Observability Stack¶

VibeWarden includes an optional local observability stack for development and testing. It consists of Prometheus (metrics collection), Loki (log aggregation), Promtail (log shipper), and Grafana (dashboards and log explorer), all started via Docker Compose profiles so they do not run unless explicitly requested.

Telemetry Configuration¶

VibeWarden uses OpenTelemetry as its telemetry foundation, supporting both pull-based Prometheus scraping and push-based OTLP export. The telemetry: section in vibewarden.yaml controls all telemetry behavior.

Export Modes¶

VibeWarden supports three telemetry export modes:

Mode	Prometheus	OTLP	Use Case
Prometheus-only (default)	Enabled	Disabled	Local development, single-instance deployments
OTLP-only	Disabled	Enabled	Cloud backends (Grafana Cloud, Datadog), fleet deployments
Dual-export	Enabled	Enabled	Migration, local + central collection

Prometheus-Only Mode (Default)¶

This is the zero-config default. VibeWarden exposes metrics at /_vibewarden/metrics in Prometheus text format. No outbound connections are made.

telemetry:
  enabled: true
  prometheus:
    enabled: true
  otlp:
    enabled: false

Or simply omit the telemetry: block entirely — the defaults match this configuration.

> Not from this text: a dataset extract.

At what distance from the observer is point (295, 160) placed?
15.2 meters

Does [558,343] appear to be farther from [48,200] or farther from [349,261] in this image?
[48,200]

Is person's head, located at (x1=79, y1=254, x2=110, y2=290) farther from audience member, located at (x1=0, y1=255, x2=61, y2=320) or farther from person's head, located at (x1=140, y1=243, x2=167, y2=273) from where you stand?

When to use: Local development, single-instance production where you run your own Prometheus and scrape VibeWarden directly.

OTLP-Only Mode¶

Metrics are pushed to an OTLP-compatible collector or backend. The /_vibewarden/metrics endpoint is disabled. All telemetry flows outbound.

telemetry:
  enabled: true
  prometheus:
    enabled: false
  otlp:
    enabled: true
    endpoint: https://otlp-gateway.example.com/otlp
    headers:
      Authorization: "Bearer ${OTLP_API_KEY}"
    interval: 30s

When to use: Cloud observability backends (Grafana Cloud, Datadog, Honeycomb, etc.), fleet deployments where a central collector aggregates telemetry from multiple instances.

Dual-Export Mode¶

Both Prometheus and OTLP exporters run simultaneously. Use this for gradual migration or when you need both local scraping and central collection.

telemetry:
  enabled: true
  prometheus:
    enabled: true
  otlp:
    enabled: true
    endpoint: http://otel-collector:4318
    interval: 15s

When to use: Migration from Prometheus-only to OTLP, or hybrid setups where local dashboards coexist with central fleet observability.

Configuration Reference¶

telemetry.enabled¶

Type: boolean Default: true

Master switch for all telemetry collection. When false, no metrics are collected or exported, and the /_vibewarden/metrics endpoint returns 404.

telemetry.path_patterns¶

Type: list of strings Default: []

URL path normalization patterns using colon-param syntax. Without patterns, all paths are recorded as "other". Configure the routes your app exposes to prevent high-cardinality metric labels.

telemetry:
  path_patterns:
    - "/users/:id"
    - "/api/v1/items/:item_id/comments/:comment_id"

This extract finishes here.